*To do*: Edit the material from the line with "How far from each" up to and including the line with "(282,271), (24,498), (779,518)": swap "photograph" for "picture" and keep everything else the same. Return only those lines.

*Material for this exercise*:

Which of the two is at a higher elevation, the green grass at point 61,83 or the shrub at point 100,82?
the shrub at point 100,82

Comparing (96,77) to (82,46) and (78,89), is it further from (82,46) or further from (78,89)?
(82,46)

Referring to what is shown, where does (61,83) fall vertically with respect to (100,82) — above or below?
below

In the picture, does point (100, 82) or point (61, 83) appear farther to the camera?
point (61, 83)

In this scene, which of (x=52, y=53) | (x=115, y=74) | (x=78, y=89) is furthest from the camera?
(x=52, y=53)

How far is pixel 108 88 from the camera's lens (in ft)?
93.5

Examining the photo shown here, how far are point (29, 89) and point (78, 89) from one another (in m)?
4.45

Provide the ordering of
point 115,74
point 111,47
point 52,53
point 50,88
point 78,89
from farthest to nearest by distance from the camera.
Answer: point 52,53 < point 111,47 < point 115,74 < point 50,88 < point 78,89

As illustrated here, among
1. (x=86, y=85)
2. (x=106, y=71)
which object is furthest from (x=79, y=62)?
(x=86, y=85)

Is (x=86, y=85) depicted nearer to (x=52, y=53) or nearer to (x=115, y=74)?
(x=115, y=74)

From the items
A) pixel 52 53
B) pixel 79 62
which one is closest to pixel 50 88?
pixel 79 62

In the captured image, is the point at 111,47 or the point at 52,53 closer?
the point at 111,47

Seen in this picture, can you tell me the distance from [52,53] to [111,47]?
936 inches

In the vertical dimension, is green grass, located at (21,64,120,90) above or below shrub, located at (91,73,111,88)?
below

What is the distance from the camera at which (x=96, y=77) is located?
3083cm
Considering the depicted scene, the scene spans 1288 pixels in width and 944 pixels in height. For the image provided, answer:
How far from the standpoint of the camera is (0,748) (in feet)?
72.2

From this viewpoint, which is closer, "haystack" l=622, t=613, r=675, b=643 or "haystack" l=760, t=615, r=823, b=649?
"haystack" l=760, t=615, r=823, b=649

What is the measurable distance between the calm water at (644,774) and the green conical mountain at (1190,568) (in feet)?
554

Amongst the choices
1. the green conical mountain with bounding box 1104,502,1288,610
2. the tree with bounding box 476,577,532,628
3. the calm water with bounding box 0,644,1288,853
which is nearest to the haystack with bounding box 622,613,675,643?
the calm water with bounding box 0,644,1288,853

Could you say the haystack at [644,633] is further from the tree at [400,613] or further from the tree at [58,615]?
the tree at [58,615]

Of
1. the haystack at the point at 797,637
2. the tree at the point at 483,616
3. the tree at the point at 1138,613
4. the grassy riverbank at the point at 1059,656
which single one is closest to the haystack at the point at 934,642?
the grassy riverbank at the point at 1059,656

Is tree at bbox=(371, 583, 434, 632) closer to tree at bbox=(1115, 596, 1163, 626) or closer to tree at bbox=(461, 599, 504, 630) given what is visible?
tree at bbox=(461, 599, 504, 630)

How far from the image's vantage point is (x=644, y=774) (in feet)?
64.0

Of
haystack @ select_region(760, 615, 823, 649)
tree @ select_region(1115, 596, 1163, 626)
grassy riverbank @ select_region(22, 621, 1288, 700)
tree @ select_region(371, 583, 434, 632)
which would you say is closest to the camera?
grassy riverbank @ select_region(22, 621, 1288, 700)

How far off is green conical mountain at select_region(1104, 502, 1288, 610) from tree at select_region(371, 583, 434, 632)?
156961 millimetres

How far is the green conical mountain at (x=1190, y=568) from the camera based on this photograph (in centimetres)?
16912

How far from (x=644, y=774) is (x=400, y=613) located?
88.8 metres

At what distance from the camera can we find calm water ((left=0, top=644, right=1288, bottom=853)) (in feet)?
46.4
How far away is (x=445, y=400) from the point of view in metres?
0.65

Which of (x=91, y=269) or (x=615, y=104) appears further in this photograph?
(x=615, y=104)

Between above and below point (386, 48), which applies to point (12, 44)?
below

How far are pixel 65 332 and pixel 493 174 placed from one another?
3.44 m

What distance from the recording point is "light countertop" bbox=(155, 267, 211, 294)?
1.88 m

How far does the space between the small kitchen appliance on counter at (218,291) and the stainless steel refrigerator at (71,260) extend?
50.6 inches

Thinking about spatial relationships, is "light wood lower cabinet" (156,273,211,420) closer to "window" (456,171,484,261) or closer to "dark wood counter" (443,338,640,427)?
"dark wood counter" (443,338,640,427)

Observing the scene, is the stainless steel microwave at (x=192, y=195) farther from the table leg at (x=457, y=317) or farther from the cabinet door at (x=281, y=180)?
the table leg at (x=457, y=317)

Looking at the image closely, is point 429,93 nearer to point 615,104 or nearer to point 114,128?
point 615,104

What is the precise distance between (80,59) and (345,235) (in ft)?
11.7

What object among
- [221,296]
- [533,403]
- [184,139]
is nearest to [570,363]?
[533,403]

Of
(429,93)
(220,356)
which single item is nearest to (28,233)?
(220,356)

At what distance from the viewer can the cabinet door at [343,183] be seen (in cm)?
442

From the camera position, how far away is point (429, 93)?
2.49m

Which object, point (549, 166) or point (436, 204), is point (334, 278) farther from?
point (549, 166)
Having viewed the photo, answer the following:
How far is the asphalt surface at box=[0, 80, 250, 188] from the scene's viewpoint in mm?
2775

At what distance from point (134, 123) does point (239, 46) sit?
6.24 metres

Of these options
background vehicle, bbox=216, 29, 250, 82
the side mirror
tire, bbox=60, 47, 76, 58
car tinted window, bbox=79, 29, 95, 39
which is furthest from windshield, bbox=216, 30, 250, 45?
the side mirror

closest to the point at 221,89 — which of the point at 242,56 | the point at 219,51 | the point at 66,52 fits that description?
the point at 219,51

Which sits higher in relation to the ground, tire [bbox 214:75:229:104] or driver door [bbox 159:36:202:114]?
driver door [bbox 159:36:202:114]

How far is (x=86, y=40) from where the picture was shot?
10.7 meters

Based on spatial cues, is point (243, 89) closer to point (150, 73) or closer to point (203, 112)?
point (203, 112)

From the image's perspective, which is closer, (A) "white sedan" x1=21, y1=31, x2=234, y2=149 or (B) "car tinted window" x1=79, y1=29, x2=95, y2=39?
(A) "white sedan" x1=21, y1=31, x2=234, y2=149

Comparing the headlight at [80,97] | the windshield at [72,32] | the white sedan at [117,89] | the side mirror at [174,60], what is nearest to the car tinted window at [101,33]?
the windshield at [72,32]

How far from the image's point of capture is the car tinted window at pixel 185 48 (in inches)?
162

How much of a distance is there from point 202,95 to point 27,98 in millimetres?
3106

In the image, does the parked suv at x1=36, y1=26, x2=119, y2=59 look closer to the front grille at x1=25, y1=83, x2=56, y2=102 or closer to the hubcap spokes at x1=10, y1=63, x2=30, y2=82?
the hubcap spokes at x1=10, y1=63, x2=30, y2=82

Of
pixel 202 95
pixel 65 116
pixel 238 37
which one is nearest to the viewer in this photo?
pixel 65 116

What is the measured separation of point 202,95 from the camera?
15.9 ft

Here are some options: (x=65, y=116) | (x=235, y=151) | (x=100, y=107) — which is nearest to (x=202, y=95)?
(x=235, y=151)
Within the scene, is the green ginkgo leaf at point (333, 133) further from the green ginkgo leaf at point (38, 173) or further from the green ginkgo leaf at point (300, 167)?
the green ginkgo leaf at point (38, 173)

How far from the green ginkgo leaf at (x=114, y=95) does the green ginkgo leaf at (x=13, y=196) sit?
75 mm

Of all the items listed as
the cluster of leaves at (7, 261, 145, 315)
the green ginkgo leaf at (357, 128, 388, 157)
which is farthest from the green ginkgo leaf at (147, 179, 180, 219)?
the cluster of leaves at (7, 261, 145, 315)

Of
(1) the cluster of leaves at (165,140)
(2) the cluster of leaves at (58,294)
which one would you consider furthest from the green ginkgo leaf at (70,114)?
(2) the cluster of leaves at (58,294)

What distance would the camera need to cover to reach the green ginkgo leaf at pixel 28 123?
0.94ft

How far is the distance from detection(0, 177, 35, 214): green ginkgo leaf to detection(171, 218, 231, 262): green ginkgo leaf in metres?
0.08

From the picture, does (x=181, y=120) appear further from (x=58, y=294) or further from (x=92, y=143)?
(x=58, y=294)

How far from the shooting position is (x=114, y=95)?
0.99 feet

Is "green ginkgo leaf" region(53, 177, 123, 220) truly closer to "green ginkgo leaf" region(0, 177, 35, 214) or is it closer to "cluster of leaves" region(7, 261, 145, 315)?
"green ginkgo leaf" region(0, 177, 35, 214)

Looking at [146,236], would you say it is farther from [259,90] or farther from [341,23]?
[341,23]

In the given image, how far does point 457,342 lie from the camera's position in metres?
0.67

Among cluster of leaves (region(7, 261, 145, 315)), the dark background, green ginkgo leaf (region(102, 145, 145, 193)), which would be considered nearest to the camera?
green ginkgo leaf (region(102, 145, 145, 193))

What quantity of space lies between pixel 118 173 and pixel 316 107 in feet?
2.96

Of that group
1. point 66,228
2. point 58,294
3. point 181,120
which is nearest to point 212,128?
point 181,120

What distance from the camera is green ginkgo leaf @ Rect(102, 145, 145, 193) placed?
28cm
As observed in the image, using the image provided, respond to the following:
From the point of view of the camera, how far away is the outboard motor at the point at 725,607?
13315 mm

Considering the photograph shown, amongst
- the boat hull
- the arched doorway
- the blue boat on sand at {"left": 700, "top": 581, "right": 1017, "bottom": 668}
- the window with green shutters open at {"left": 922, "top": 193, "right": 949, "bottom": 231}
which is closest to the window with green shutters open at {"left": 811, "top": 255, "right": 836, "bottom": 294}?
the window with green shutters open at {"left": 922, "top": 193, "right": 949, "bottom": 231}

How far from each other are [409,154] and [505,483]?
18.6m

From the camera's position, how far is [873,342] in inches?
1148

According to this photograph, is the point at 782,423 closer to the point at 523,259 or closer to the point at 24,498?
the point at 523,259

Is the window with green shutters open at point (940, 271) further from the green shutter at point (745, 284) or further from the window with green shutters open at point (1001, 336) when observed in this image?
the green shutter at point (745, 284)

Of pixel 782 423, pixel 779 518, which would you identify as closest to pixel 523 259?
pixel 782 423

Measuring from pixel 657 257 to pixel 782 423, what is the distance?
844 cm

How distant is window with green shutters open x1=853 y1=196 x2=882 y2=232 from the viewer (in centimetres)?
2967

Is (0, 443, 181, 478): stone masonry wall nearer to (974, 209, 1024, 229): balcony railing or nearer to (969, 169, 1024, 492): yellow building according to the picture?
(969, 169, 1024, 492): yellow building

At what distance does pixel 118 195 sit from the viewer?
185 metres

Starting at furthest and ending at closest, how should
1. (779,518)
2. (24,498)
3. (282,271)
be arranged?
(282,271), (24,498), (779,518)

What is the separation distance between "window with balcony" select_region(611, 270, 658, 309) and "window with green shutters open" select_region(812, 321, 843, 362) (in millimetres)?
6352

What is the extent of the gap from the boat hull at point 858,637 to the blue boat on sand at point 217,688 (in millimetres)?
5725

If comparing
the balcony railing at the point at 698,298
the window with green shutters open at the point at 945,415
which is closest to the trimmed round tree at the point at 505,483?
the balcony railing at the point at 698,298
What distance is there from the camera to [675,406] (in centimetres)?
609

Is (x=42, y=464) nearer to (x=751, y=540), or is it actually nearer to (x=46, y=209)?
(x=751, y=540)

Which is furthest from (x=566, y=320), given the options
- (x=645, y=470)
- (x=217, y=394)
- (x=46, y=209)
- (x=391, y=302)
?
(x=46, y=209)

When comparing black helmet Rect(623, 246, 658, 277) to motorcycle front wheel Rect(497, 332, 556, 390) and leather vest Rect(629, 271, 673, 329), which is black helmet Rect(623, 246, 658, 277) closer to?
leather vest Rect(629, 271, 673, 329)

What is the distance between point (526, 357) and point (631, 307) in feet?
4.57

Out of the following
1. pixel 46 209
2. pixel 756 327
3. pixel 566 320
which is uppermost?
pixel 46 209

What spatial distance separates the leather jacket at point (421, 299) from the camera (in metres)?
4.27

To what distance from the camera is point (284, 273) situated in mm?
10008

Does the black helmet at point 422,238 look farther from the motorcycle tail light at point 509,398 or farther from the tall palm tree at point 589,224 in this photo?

*Full answer*:
How far from each other are [409,154] and [505,483]?
18.6m

From the camera's position, how far is [873,342] in inches?
1148

According to this picture, is the point at 782,423 closer to the point at 523,259 or closer to the point at 24,498?
the point at 523,259

Is the window with green shutters open at point (940, 271) further from the green shutter at point (745, 284) or further from the window with green shutters open at point (1001, 336) when observed in this image?
the green shutter at point (745, 284)

Of pixel 782 423, pixel 779 518, which would you identify as closest to pixel 523 259?
pixel 782 423

Measuring from pixel 657 257 to pixel 782 423, what is the distance?
844 cm

How distant is window with green shutters open x1=853 y1=196 x2=882 y2=232 from the viewer (in centimetres)?
2967

Is (0, 443, 181, 478): stone masonry wall nearer to (974, 209, 1024, 229): balcony railing or nearer to (969, 169, 1024, 492): yellow building according to the picture?
(969, 169, 1024, 492): yellow building

At what distance does pixel 118 195 sit from the viewer?
185 metres

Starting at furthest and ending at closest, how should
1. (779,518)
2. (24,498)
3. (282,271)
be arranged?
(282,271), (24,498), (779,518)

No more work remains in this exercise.